Input records
---

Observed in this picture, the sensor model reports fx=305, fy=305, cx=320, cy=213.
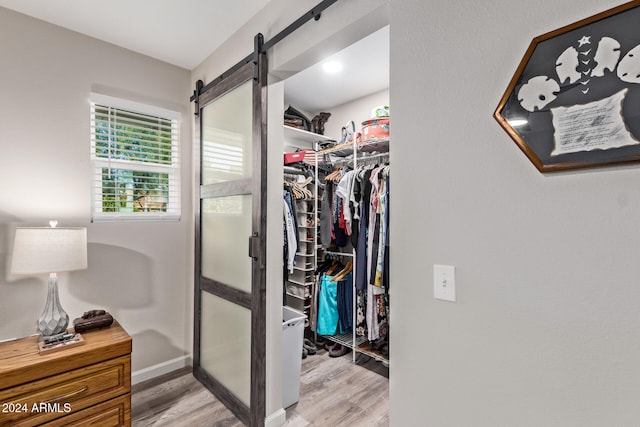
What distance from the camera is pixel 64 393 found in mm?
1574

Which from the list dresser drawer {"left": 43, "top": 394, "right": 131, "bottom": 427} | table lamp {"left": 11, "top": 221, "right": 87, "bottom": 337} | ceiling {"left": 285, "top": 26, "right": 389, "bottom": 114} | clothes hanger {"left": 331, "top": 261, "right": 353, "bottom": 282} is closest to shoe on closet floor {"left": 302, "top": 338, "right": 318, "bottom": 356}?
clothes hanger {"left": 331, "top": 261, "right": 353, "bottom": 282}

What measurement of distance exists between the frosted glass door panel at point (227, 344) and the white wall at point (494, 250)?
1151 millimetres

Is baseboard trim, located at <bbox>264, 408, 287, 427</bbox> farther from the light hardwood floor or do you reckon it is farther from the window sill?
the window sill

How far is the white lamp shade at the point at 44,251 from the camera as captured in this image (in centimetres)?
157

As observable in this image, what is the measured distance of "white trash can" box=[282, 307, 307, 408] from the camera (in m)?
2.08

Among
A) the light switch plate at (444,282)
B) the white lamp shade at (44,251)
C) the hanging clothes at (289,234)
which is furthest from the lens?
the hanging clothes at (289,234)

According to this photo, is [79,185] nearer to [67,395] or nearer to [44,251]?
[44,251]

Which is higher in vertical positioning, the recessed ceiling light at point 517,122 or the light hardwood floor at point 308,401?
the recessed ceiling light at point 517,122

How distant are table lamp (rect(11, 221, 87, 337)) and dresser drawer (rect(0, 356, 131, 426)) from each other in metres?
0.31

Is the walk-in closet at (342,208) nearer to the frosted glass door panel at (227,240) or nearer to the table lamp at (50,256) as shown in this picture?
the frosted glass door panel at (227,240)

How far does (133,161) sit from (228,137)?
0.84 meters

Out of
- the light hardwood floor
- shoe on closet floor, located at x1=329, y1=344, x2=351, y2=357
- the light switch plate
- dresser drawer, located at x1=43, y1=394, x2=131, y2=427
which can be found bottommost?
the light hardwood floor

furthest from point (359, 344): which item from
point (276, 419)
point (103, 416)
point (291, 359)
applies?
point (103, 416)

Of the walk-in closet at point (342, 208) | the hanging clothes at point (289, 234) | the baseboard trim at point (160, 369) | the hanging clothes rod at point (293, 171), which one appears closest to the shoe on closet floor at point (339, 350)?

---

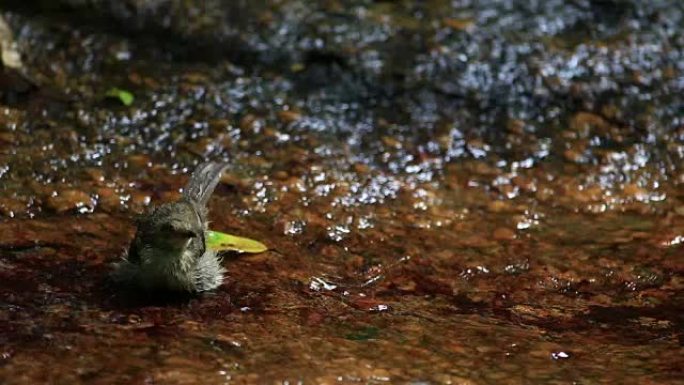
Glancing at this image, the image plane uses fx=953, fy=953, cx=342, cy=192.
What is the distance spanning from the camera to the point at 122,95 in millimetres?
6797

---

What to produce
Carry over the items from the line with "What measurement of" up to and including the line with "1151 millimetres", adding 106 to each distance given in the answers.

Expected answer
What measurement of distance exists between the frosted glass door panel at point (227, 344) and the white wall at point (494, 250)?
1257 millimetres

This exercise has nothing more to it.